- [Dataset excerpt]
────

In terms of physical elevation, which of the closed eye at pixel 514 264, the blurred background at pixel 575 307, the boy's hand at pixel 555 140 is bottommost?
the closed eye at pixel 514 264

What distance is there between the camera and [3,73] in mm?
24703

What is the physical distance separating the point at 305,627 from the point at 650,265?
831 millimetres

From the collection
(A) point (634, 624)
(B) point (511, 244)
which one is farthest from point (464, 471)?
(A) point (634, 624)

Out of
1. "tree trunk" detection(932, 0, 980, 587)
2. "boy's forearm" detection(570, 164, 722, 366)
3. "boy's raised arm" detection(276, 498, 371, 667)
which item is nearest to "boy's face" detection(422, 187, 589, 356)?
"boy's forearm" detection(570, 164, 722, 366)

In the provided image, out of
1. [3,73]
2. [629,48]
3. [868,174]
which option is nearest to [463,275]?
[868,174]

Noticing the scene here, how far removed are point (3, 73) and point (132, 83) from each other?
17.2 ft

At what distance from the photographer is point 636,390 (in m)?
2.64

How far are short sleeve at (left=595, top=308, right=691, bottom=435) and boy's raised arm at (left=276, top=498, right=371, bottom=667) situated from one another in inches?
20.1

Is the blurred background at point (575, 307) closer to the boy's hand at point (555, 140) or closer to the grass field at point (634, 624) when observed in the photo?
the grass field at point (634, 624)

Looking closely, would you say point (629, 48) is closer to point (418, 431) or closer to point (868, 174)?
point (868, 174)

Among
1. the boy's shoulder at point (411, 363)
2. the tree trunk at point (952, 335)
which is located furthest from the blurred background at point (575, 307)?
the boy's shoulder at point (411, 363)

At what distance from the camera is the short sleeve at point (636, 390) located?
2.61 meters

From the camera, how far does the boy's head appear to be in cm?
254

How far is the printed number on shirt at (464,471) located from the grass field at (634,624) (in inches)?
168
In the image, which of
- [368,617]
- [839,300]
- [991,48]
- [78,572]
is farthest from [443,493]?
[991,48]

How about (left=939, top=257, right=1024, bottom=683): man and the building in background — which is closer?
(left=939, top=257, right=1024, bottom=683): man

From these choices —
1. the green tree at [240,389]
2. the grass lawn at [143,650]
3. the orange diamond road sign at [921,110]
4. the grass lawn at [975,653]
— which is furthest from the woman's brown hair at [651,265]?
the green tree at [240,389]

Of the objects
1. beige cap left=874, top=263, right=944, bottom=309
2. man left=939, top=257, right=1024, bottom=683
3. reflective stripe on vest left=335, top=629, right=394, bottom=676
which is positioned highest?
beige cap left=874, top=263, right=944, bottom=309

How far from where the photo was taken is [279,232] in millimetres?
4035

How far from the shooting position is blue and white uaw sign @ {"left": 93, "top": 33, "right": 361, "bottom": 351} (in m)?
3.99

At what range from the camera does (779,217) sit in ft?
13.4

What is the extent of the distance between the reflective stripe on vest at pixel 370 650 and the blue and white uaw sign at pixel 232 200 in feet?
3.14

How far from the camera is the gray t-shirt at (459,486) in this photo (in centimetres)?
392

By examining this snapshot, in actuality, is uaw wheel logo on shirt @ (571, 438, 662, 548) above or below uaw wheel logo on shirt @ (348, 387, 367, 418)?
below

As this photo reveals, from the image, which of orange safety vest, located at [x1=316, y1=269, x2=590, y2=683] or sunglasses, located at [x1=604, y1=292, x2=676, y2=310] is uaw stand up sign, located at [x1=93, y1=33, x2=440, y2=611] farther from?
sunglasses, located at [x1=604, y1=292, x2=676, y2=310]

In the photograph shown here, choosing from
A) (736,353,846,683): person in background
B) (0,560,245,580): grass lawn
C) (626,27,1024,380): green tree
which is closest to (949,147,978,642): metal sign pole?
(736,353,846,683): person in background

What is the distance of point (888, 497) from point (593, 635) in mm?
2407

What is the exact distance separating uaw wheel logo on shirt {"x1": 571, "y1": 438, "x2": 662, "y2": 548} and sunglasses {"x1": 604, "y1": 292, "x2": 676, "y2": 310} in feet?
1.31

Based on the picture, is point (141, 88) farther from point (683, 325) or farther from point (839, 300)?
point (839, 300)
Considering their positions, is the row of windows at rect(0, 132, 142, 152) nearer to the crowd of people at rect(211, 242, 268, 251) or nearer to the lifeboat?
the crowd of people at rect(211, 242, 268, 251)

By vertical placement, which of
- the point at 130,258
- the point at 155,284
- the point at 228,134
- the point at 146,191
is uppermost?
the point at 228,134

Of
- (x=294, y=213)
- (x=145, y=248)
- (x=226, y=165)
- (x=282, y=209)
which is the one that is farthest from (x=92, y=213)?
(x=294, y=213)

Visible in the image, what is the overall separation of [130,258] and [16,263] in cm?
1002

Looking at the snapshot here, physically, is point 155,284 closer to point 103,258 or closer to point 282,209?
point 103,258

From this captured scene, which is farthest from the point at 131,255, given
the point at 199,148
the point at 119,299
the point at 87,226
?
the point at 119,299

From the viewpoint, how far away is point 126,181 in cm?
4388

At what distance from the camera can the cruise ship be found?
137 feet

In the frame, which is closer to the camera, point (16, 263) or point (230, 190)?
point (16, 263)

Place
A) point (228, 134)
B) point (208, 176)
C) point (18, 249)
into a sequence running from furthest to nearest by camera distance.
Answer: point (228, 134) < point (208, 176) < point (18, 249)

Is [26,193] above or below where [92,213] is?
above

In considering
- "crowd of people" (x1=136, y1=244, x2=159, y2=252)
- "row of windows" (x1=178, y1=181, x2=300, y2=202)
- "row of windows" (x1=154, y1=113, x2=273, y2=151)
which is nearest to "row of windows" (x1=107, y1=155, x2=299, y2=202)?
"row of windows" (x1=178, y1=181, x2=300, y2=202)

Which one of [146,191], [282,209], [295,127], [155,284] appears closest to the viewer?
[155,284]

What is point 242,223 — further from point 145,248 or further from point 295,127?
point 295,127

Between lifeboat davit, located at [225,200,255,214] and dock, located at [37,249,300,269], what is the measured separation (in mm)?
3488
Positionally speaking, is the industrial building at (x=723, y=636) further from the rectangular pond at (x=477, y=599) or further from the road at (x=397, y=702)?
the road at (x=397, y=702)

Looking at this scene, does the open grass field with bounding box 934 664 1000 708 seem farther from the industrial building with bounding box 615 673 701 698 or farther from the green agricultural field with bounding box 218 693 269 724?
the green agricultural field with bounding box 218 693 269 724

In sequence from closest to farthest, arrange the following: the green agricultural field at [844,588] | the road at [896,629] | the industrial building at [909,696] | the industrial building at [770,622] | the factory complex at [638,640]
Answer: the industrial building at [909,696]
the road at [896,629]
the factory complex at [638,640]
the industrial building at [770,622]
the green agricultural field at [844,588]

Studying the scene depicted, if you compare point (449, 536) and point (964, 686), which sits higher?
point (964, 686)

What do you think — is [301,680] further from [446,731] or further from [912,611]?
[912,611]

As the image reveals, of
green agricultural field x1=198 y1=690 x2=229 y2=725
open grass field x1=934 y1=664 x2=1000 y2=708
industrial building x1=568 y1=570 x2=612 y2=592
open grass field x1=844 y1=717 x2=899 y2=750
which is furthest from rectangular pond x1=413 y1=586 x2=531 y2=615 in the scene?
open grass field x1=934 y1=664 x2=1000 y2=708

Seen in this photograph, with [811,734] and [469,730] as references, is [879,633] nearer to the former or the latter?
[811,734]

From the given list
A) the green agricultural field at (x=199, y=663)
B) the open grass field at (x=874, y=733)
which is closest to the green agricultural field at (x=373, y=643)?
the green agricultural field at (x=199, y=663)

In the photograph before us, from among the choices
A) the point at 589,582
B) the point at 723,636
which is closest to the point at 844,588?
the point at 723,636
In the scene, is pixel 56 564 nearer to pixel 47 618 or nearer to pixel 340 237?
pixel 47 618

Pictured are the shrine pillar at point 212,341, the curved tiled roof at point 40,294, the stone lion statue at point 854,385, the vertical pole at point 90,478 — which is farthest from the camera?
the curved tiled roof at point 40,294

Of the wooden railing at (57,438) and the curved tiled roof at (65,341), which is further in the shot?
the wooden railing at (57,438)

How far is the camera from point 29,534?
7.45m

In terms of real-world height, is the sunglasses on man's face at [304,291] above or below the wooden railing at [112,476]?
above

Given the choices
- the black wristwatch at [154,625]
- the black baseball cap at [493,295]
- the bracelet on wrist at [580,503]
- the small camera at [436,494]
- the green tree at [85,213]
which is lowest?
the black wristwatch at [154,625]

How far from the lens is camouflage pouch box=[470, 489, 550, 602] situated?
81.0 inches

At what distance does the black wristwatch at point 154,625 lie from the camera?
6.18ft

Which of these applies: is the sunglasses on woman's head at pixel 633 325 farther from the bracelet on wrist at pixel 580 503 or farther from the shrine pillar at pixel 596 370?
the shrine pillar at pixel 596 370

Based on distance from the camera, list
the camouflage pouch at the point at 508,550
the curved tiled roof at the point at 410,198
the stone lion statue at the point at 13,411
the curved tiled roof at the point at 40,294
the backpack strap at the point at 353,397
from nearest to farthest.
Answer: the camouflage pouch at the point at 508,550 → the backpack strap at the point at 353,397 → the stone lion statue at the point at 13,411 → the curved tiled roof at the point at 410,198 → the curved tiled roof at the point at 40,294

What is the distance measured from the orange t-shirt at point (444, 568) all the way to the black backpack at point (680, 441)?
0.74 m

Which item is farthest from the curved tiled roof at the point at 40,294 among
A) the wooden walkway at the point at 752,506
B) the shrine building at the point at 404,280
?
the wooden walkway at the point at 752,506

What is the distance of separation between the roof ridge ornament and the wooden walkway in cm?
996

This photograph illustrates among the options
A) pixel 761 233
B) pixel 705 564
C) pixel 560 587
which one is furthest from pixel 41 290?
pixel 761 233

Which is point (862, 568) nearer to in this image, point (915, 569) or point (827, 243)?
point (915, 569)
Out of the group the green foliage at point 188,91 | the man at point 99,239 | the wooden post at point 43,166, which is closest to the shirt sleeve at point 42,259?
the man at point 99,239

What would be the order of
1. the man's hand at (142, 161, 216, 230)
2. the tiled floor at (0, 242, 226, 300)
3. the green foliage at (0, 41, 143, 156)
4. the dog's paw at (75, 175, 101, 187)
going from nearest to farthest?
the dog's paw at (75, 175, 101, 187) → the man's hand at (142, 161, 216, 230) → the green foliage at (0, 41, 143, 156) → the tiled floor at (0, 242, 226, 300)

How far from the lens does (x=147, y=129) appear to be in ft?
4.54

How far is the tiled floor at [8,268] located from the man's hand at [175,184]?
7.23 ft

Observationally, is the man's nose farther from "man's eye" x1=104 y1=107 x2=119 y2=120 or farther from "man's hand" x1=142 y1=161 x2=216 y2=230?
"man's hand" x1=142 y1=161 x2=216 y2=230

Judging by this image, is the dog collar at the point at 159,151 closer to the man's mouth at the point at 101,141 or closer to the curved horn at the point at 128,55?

────

- [Challenge]
Edit the stretch from the start of the listing through the line containing "831 millimetres" by swapping "bottommost" for "lowest" and leaving all else untouched. Return only those lines.

- [Correct result]
In terms of physical elevation, which of the closed eye at pixel 514 264, the blurred background at pixel 575 307, the boy's hand at pixel 555 140 is lowest?
the closed eye at pixel 514 264

What distance is there between the camera and [3,73] in mm?
24703

What is the physical distance separating the point at 305,627 from the point at 650,265?
831 millimetres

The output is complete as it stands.